Name: jk109818			Date: 06/03/2002


FULL PRODUCT VERSION :
java version "1.4.0"
Java(TM) 2 Runtime Environment, Standard Edition (build 1.4.0-b92)
Java HotSpot(TM) Client VM (build 1.4.0-b92, mixed mode)


FULL OPERATING SYSTEM VERSION :
Windows 98 [Version 4.10.2222]

A DESCRIPTION OF THE PROBLEM :
Trying to use AffineImageOp on 4-component color models
throws an java.awt.image.ImagingOpException: Unable to
transform src image because ImigingLib returns a null
for the transformed image.

The sample code shows a simple change to a ColorModel
based on a 1- or 3-component ColorSpace works fine.

Java 2D has 1- and 3-component (sRGB) color spaces,
but no 4-component, so perhaps there wasn't a test case.
The source code below contains a 4-component color space
(for CMYK) for use in this test, and the same error happens
with 4-component color spaces built from ICC color spaces
built from profile data with
ICC_Profile.getInstance(InputStream s).

■ Collected data:

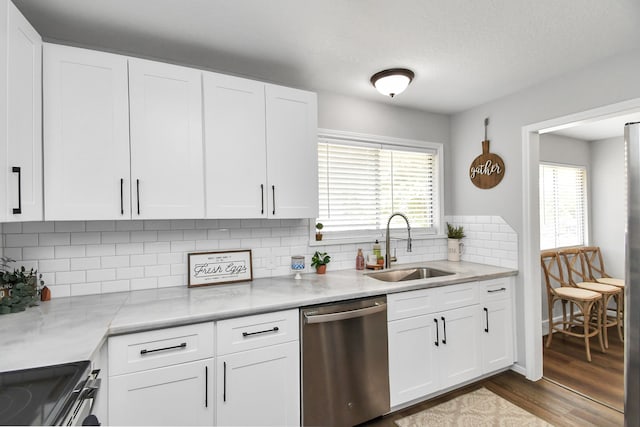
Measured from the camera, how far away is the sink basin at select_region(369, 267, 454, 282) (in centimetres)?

■ What this exercise asks:
(1) In the bug report, what exception is thrown when AffineImageOp is used on 4-component color models?
(2) List every section heading written in capital letters in the bug report.

■ Expected answers:
(1) java.awt.image.ImagingOpException

(2)
FULL PRODUCT VERSION
FULL OPERATING SYSTEM VERSION
A DESCRIPTION OF THE PROBLEM